[Entries taken from a collection]
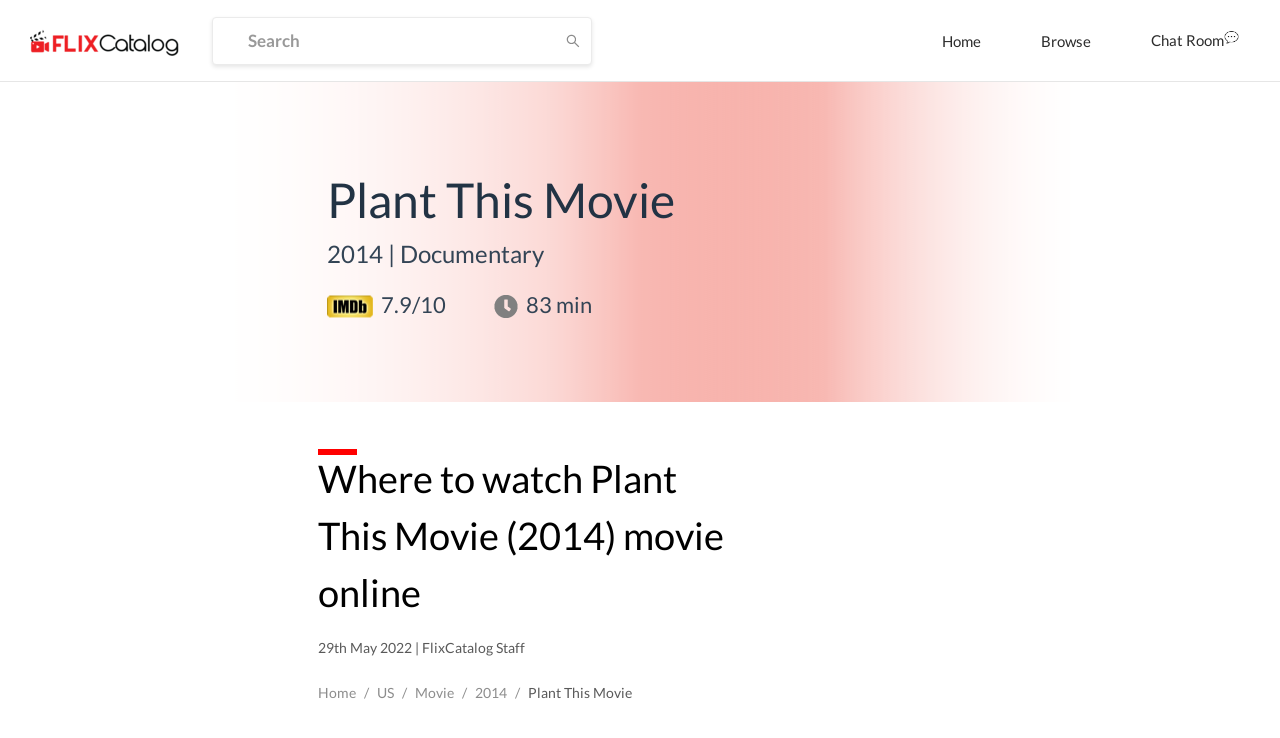

--- FILE ---
content_type: text/html; charset=utf-8
request_url: https://www.google.com/recaptcha/api2/aframe
body_size: 265
content:
<!DOCTYPE HTML><html><head><meta http-equiv="content-type" content="text/html; charset=UTF-8"></head><body><script nonce="Aatuix3sQ5IfLe2dvz-V_A">/** Anti-fraud and anti-abuse applications only. See google.com/recaptcha */ try{var clients={'sodar':'https://pagead2.googlesyndication.com/pagead/sodar?'};window.addEventListener("message",function(a){try{if(a.source===window.parent){var b=JSON.parse(a.data);var c=clients[b['id']];if(c){var d=document.createElement('img');d.src=c+b['params']+'&rc='+(localStorage.getItem("rc::a")?sessionStorage.getItem("rc::b"):"");window.document.body.appendChild(d);sessionStorage.setItem("rc::e",parseInt(sessionStorage.getItem("rc::e")||0)+1);localStorage.setItem("rc::h",'1769981866121');}}}catch(b){}});window.parent.postMessage("_grecaptcha_ready", "*");}catch(b){}</script></body></html>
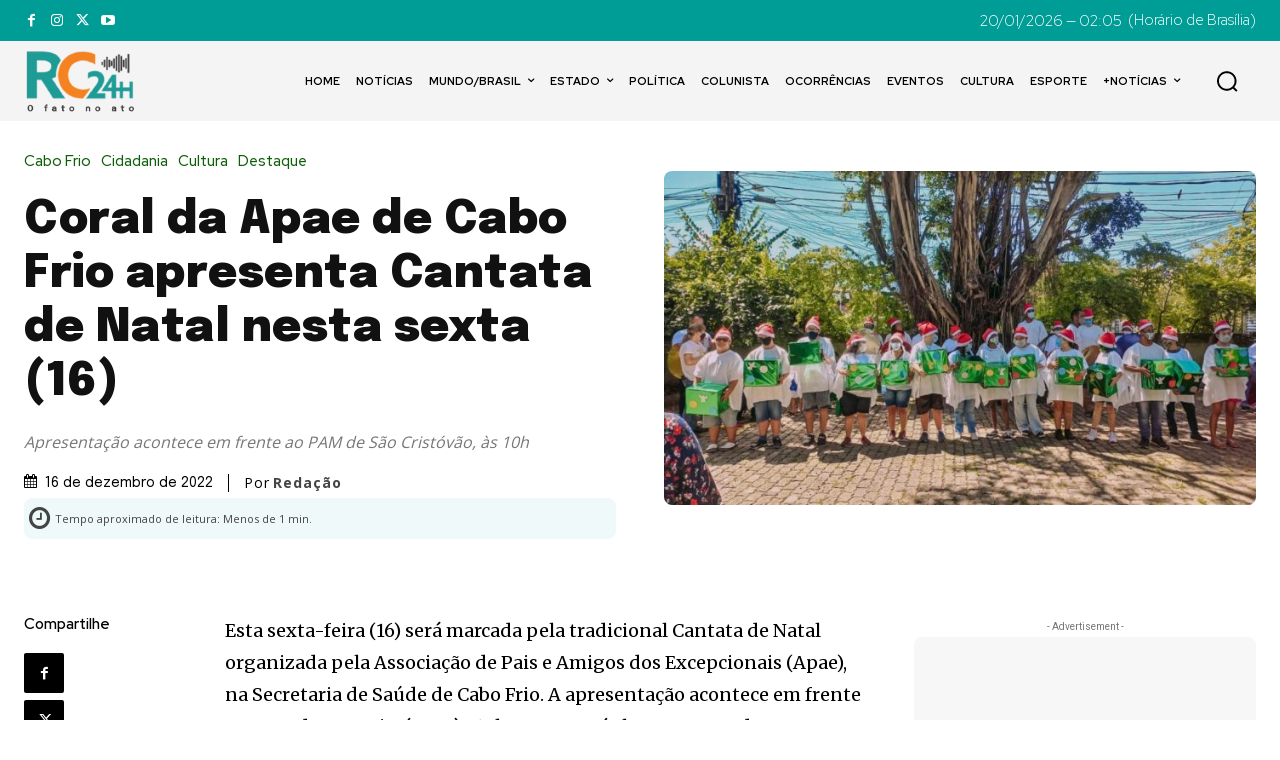

--- FILE ---
content_type: text/html; charset=utf-8
request_url: https://www.google.com/recaptcha/api2/aframe
body_size: 267
content:
<!DOCTYPE HTML><html><head><meta http-equiv="content-type" content="text/html; charset=UTF-8"></head><body><script nonce="T4Wq4MgC3bHtHu-rguklbA">/** Anti-fraud and anti-abuse applications only. See google.com/recaptcha */ try{var clients={'sodar':'https://pagead2.googlesyndication.com/pagead/sodar?'};window.addEventListener("message",function(a){try{if(a.source===window.parent){var b=JSON.parse(a.data);var c=clients[b['id']];if(c){var d=document.createElement('img');d.src=c+b['params']+'&rc='+(localStorage.getItem("rc::a")?sessionStorage.getItem("rc::b"):"");window.document.body.appendChild(d);sessionStorage.setItem("rc::e",parseInt(sessionStorage.getItem("rc::e")||0)+1);localStorage.setItem("rc::h",'1768885547983');}}}catch(b){}});window.parent.postMessage("_grecaptcha_ready", "*");}catch(b){}</script></body></html>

**EXERCISE:** Each entry must be retyped word for word, with every image omitted.

**RESPONSE BOX:**
--- FILE ---
content_type: text/html; charset=utf-8
request_url: https://www.google.com/recaptcha/api2/aframe
body_size: 265
content:
<!DOCTYPE HTML><html><head><meta http-equiv="content-type" content="text/html; charset=UTF-8"></head><body><script nonce="Aatuix3sQ5IfLe2dvz-V_A">/** Anti-fraud and anti-abuse applications only. See google.com/recaptcha */ try{var clients={'sodar':'https://pagead2.googlesyndication.com/pagead/sodar?'};window.addEventListener("message",function(a){try{if(a.source===window.parent){var b=JSON.parse(a.data);var c=clients[b['id']];if(c){var d=document.createElement('img');d.src=c+b['params']+'&rc='+(localStorage.getItem("rc::a")?sessionStorage.getItem("rc::b"):"");window.document.body.appendChild(d);sessionStorage.setItem("rc::e",parseInt(sessionStorage.getItem("rc::e")||0)+1);localStorage.setItem("rc::h",'1769981866121');}}}catch(b){}});window.parent.postMessage("_grecaptcha_ready", "*");}catch(b){}</script></body></html>

--- FILE ---
content_type: text/html; charset=utf-8
request_url: https://www.google.com/recaptcha/api2/aframe
body_size: 267
content:
<!DOCTYPE HTML><html><head><meta http-equiv="content-type" content="text/html; charset=UTF-8"></head><body><script nonce="T4Wq4MgC3bHtHu-rguklbA">/** Anti-fraud and anti-abuse applications only. See google.com/recaptcha */ try{var clients={'sodar':'https://pagead2.googlesyndication.com/pagead/sodar?'};window.addEventListener("message",function(a){try{if(a.source===window.parent){var b=JSON.parse(a.data);var c=clients[b['id']];if(c){var d=document.createElement('img');d.src=c+b['params']+'&rc='+(localStorage.getItem("rc::a")?sessionStorage.getItem("rc::b"):"");window.document.body.appendChild(d);sessionStorage.setItem("rc::e",parseInt(sessionStorage.getItem("rc::e")||0)+1);localStorage.setItem("rc::h",'1768885547983');}}}catch(b){}});window.parent.postMessage("_grecaptcha_ready", "*");}catch(b){}</script></body></html>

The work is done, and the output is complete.